I can’t help the smile that tugs my lips—quick, fragile, real. For one second it feels golden, untouchable.

Then the lobby resets. The familiar white noise of notifications fills the screen as I click through menus, queuing up for the post-match breakdown. My cursor hovers, stuttering just for a heartbeat when a name drops into the list. Dylan.

The letters burn against the glow of the monitor. My stomach flips, tightens, like the air got pulled out of the room.

My mouse hand shakes. The stream overlay feels bright and too exposing, so I kill it with a click. The camera light blinks out

Carter is on me instantly, pulling me into his chest like he’d been waiting for the moment I’d drop the mask. I fold into him, inhaling the steady, grounding warmth of him. My pulse is a wild animal, but his heartbeat thuds calmly.

When I glance sideways, Tate’s upright, shoulders tense, eyes still locked on the dead lobby screen.

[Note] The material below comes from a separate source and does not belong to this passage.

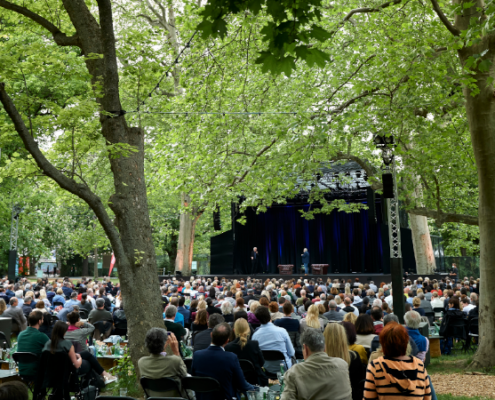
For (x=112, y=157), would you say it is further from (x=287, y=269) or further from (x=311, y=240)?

His jaw flexes, hands curling into fists against the back of my chair.

“He’s still watching you, even when you think you’re winning, he’s there. Circling. Waiting to slip back in.”

My throat works around a swallow, but it doesn’t ease the ache in my chest. He’s right. I can still feel it, that stupid, traitorous flinch that tore through me the moment I saw Dylan’s name.

He’s got his mask hooked around his fingers, swinging it absently like he’s trying not to throw it across the room. He’s not saying anything, he doesn’t have to.

Carter brushes his lips against my temple. “You okay?”